> [PROBLEM DETAILS]:
With the pictures omitted, print exactly the lines below, from the one containing "venomousreptiles org classifieds" through the one containing "mountains of mirrors", and nothing else.
==== GIVEN RECORDS ====
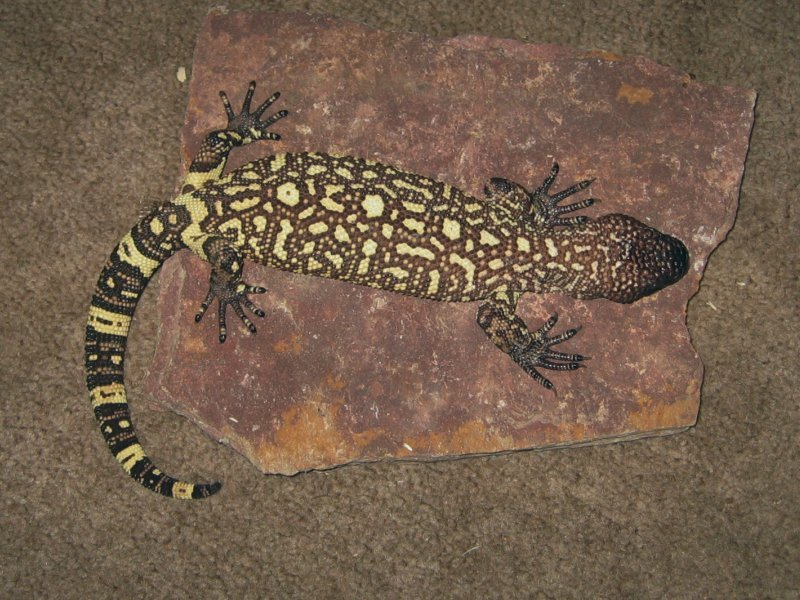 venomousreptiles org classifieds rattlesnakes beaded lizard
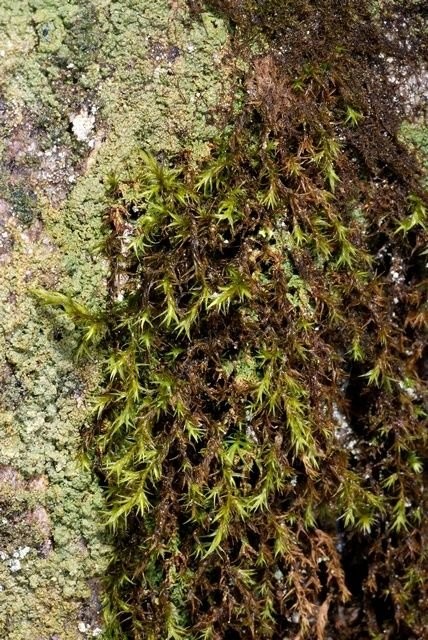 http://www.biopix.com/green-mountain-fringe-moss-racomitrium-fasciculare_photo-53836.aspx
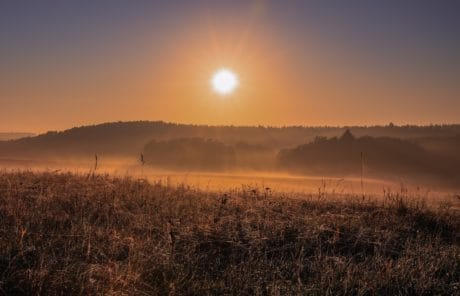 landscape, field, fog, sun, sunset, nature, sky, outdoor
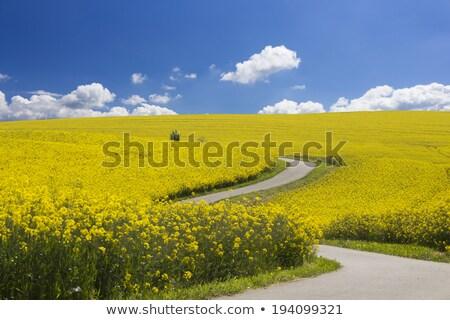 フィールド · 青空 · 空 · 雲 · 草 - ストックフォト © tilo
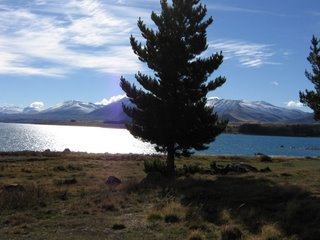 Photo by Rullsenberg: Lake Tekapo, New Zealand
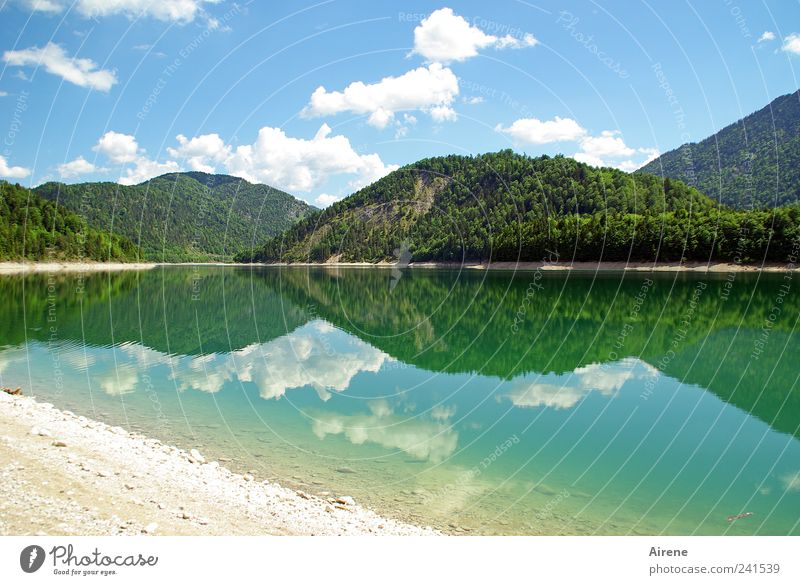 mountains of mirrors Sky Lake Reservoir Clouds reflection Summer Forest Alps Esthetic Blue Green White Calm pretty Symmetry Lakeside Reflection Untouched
====
==== GIVEN RECORDS ====
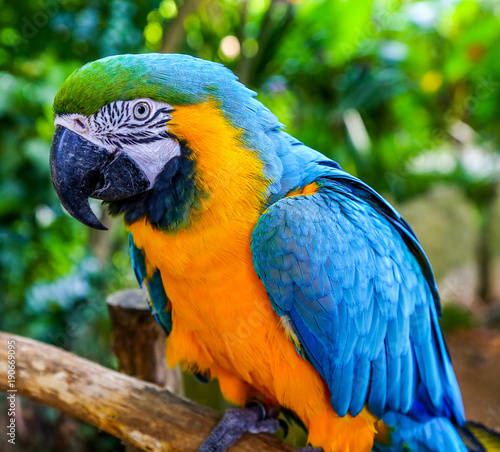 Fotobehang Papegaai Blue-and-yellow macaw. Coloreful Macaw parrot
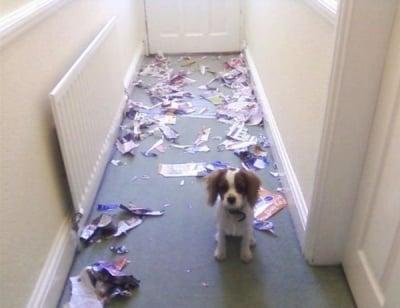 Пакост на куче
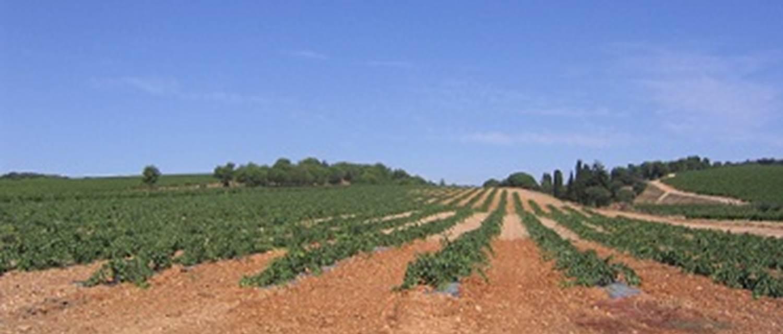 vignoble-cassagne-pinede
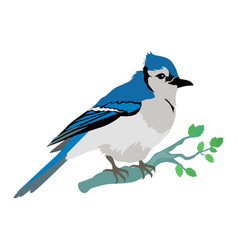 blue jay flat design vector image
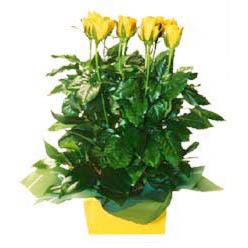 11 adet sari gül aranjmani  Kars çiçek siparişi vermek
====
==== GIVEN RECORDS ====
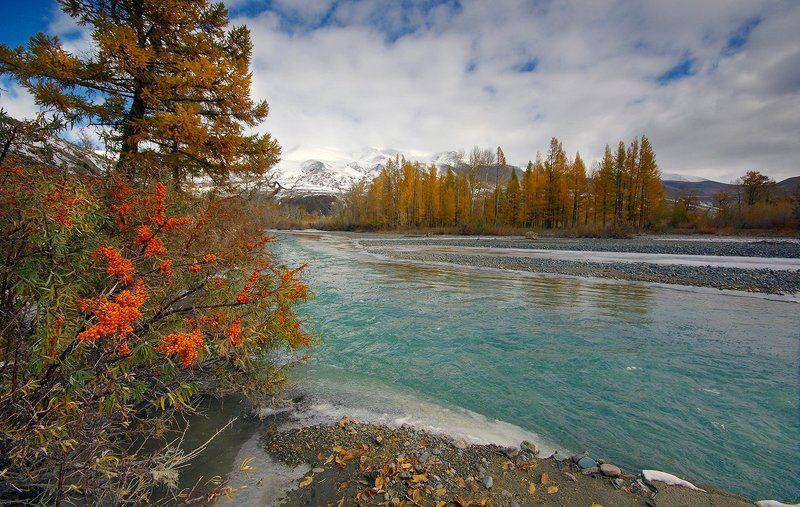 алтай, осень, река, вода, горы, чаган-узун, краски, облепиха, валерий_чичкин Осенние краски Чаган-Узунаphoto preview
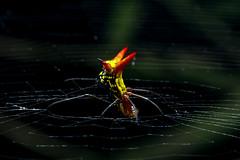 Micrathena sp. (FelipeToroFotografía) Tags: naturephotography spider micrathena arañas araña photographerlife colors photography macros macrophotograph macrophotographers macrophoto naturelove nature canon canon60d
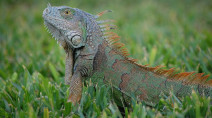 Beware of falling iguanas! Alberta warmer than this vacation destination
====
> [YOUR RESPONSE]:
 venomousreptiles org classifieds rattlesnakes beaded lizard
 http://www.biopix.com/green-mountain-fringe-moss-racomitrium-fasciculare_photo-53836.aspx
 landscape, field, fog, sun, sunset, nature, sky, outdoor
 フィールド · 青空 · 空 · 雲 · 草 - ストックフォト © tilo
 Photo by Rullsenberg: Lake Tekapo, New Zealand
 mountains of mirrors Sky Lake Reservoir Clouds reflection Summer Forest Alps Esthetic Blue Green White Calm pretty Symmetry Lakeside Reflection Untouched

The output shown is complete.